Membres identifiés du Cancéropôle Est :
Pr DE CARVALHO BITTENCOURT Marcelo


Tous les auteurs :
De Carvalho Bittencourt M, Martial J, Cabie A, Thomas L, Cesaire R

Résumé

Laboratory predictors of severe forms of dengue virus (DENV) infection are needed. These clinical forms seem to be associated with high viremia, stressing the importance of immune responses, which could involve dendritic cells (DC). Yet, very few studies have evaluated DC after DENV infection. We assessed peripheral blood DC subset numbers in mild and severe forms of dengue in 44 patients, older than 15 years old, infected with serotypes DENV-2, 3 or 4. Patients were divided in high, intermediate and no detectable viremia according to results of molecular biology amplification of DENV. Serological status of anti-DENV IgG or IgM determined primary or secondary infections. Plasmacytoid and myeloid DC absolute and relative numbers were reduced in infected patients when compared to an age-matched healthy control group, but no significant differences in DC numbers were observed between mild or severe forms of disease. A severe disease was more frequent in patients infected with DENV-2 serotype and with secondary infection but no significant differences in DC subset numbers were found related to these variables.

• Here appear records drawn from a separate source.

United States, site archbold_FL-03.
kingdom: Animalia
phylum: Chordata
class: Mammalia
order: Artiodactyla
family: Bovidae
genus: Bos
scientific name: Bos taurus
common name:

Viremia levels did not correlate to disease severity yet were associated to lower DC numbers. Plasmacytoid DC numbers were significantly lower in high and intermediate viremia groups compared to non-infected controls, but not in no detectable viremia patients. Myeloid DC numbers were also significantly lower than controls, even in no detectable viremia patients. These results confirm that circulating DC subset numbers are reduced after DENV infection, although this is not a biomarker of severe forms of dengue in adults.